Выйдя из дома, Завьюжин преображается; он бойко бежит вперед — маленький, складный, живенький, — размахивает ведром, издающим противный визг и скрежет, ругает грязь на дороге, директора совхоза, внучат-неслухов, и шуму от него не меньше, чем от старого тарантаса на булыжной мостовой. Я знаю, что в новой квартире, которую старик получил от совхоза, он тоже, как и в доме для приезжих, чувствует себя не в своей тарелке — мебель там понатыркана самым неудобным образом, всюду, за неимением русской печи и полатей, разбросаны валенки сыновей и внуков, кухня заставлена ненужными горшками, чугунами, плошками, — хотя, когда в стену его старой, вывезенной по бревнышку из деревни избенки двинул тяжелым ножом бульдозер и над ней взвилось облако оранжево-серой пересохшей пыли, он пришел в неистовый восторг — подпрыгнул, замахал руками, высоко подбросил шапку и завопил: «Валяй ее под корень, ребята! Литруху ставлю на помин!»

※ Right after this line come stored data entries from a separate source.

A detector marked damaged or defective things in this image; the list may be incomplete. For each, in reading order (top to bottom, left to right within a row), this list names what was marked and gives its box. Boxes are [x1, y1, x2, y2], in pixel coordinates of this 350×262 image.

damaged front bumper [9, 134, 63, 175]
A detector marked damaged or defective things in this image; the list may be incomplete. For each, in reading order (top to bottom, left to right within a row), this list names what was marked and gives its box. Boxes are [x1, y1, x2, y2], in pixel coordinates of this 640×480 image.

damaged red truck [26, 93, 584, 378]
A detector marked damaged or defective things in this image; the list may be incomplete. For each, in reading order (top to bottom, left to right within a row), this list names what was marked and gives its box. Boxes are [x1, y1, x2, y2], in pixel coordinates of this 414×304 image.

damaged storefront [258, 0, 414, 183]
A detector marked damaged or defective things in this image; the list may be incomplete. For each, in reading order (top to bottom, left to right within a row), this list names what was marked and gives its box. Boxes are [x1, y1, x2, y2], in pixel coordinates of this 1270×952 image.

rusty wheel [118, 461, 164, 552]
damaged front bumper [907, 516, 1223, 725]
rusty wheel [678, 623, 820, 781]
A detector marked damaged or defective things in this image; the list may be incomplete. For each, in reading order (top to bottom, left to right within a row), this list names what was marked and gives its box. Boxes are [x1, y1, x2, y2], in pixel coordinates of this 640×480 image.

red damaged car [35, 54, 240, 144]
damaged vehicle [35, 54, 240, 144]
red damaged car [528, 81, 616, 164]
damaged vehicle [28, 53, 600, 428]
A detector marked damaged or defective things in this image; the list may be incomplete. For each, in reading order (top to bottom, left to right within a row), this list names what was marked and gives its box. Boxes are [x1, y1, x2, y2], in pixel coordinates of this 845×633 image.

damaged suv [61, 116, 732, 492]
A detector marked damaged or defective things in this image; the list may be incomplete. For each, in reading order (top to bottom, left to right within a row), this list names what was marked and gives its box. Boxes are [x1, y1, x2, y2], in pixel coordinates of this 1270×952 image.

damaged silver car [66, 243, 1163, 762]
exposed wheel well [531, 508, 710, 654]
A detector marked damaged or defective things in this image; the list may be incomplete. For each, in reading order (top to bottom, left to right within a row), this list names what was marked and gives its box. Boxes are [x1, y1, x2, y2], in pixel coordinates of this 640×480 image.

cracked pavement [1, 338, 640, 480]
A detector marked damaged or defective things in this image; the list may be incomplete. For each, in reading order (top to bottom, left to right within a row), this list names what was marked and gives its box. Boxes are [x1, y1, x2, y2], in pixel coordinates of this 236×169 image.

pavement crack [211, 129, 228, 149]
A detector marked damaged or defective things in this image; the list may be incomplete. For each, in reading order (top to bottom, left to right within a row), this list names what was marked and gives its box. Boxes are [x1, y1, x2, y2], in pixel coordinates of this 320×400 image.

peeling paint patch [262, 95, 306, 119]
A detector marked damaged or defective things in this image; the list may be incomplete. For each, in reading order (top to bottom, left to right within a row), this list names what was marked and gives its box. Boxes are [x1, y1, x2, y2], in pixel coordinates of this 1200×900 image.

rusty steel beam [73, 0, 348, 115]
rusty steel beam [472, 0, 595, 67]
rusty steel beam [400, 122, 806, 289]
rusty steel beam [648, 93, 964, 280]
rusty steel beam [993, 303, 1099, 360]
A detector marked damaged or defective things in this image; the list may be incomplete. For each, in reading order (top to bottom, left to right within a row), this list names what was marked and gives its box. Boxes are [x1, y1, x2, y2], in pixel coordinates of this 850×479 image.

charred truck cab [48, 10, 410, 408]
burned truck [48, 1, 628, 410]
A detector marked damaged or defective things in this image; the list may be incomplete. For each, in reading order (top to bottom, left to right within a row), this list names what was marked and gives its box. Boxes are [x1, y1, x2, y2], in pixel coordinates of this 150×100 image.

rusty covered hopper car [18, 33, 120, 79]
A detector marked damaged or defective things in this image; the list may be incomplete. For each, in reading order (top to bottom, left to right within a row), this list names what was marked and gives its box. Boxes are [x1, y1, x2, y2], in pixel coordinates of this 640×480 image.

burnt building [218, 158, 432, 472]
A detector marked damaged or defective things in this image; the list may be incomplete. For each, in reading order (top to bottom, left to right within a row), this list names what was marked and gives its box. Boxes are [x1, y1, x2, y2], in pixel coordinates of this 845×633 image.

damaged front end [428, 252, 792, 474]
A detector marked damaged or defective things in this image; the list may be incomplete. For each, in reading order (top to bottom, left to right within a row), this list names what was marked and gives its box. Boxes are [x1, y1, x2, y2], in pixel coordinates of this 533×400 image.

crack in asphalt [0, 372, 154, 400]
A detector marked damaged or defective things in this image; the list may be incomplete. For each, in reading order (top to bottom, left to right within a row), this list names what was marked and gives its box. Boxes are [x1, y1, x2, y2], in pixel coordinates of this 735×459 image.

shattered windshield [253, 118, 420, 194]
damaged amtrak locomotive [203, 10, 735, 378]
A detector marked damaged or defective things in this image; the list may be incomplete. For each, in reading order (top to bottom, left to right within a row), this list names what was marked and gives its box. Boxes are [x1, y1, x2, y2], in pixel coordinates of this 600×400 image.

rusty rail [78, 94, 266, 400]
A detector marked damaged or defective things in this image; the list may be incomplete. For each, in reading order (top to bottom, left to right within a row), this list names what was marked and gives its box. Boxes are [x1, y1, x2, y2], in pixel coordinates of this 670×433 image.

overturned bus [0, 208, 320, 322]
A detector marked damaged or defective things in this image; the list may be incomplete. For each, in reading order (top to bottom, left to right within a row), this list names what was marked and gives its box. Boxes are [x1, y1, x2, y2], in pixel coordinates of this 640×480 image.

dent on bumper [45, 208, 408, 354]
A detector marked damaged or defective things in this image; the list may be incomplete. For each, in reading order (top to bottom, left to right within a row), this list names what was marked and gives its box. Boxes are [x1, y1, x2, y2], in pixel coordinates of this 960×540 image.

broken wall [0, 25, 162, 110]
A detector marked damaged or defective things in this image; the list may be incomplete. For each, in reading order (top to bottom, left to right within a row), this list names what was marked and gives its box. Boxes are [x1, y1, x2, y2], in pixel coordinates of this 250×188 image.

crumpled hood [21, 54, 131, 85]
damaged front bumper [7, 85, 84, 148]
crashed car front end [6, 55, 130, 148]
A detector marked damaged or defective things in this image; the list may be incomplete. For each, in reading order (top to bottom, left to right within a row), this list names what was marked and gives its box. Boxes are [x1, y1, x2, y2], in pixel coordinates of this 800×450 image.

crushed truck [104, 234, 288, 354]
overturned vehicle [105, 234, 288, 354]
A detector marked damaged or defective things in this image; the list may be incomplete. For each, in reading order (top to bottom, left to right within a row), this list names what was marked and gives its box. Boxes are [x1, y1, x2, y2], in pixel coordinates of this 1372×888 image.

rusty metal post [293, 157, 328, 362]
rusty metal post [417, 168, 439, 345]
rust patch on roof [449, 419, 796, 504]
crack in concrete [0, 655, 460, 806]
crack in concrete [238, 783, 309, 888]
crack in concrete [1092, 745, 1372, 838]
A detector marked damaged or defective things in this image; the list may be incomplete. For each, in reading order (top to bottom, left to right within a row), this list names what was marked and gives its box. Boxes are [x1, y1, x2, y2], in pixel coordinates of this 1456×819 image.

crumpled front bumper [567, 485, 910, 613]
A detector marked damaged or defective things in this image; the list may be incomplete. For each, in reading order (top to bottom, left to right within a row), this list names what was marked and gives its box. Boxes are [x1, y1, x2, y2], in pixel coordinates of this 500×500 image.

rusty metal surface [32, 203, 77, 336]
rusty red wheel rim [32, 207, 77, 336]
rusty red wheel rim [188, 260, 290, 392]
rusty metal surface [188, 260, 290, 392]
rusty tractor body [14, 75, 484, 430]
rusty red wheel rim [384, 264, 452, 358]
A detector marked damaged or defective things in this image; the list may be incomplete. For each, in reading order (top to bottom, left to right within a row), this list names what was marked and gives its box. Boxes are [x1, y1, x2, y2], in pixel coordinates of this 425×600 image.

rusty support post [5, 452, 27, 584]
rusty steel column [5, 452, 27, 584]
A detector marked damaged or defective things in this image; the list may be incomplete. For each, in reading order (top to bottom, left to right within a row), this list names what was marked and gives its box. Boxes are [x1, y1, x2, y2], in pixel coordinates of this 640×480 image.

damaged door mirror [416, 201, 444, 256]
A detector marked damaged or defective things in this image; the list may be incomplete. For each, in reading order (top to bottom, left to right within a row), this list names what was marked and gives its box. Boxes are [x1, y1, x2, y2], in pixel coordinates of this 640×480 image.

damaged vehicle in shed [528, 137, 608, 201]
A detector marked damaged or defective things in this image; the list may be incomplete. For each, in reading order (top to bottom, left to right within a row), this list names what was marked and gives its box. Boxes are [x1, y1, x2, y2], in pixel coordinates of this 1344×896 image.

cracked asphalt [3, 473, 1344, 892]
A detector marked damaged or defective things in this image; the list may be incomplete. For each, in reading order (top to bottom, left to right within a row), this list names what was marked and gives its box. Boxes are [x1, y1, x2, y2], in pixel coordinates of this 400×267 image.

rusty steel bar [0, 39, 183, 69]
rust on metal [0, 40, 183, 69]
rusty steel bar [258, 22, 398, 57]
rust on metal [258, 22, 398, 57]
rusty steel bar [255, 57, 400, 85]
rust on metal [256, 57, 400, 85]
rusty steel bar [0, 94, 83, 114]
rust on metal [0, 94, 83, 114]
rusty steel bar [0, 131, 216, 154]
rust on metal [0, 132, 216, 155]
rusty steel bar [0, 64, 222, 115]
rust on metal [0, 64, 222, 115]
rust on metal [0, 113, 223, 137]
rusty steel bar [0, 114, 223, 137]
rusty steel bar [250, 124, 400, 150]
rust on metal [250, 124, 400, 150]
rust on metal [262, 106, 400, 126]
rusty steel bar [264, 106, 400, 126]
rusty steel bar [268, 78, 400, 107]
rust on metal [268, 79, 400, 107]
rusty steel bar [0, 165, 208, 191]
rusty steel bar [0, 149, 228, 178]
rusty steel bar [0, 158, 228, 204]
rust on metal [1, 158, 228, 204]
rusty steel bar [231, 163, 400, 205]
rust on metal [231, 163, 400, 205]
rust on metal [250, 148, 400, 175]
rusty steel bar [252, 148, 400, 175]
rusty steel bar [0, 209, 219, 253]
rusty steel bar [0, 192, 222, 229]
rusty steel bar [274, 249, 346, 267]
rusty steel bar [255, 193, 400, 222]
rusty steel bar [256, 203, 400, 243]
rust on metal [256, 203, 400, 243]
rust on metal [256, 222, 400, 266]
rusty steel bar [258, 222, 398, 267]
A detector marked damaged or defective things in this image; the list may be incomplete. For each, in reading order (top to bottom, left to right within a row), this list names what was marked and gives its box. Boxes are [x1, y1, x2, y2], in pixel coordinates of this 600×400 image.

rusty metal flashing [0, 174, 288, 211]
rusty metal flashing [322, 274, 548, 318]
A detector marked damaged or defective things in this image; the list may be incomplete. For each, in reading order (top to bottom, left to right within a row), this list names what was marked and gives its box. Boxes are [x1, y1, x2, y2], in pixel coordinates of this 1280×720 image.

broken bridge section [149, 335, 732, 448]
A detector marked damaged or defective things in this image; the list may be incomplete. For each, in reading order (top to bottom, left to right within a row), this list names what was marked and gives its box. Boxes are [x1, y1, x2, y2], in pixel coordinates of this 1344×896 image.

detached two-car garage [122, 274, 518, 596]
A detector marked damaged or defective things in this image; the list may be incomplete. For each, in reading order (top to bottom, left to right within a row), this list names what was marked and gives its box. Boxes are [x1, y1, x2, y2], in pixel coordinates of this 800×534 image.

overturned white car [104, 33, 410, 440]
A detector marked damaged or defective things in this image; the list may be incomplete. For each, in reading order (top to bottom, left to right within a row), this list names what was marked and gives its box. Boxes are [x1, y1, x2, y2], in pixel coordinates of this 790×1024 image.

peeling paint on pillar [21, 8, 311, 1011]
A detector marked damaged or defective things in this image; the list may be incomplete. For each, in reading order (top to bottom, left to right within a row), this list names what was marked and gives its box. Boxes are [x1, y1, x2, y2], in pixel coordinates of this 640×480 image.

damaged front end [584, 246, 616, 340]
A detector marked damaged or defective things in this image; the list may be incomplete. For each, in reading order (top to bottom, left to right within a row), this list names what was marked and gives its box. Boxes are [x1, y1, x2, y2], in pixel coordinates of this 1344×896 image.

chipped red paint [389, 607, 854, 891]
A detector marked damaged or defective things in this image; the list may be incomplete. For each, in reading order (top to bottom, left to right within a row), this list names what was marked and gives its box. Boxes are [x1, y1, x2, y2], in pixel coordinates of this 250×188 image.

Дорога ведет нас через узкий хребет плотины. Каскад искусственных озер по обе стороны ее блещет синеватым никелем; то здесь, то там лениво вывернется на поверхность тяжелый карп, мелькнет смуглым боком, и вновь огустевшая от холода вода застынет в металлической неподвижности. Скоро, скоро ветер нанесет из лесу и садов на озерную гладь разноцветных листьев, испятнает ее пестро и ярко, а там и первый мороз охватит ее морщинистым ледком. Скоро… А пока сады за плотиной еще встречают нас запахом доспевающей антоновки — тонким ароматом первоначальной осени. В ухоженных шарообразных кронах яблонь, среди темной листвы, висят восковато-желтые плоды, и даже на глаз чувствуется их наливная тяжесть и утренняя осенняя прохлада. Поджав хвост в репьях, шарахается от нас сторожевая собака, отвыкшая в этих бесконечных садах от людей.

— Тунеядец! — напутствует ее Завьюжин.

Звучно шлепая полами брезентового плаща по голенищам резиновых сапог, появляется сторож, щурится на нас против солнца и, признав своих, просит закурить.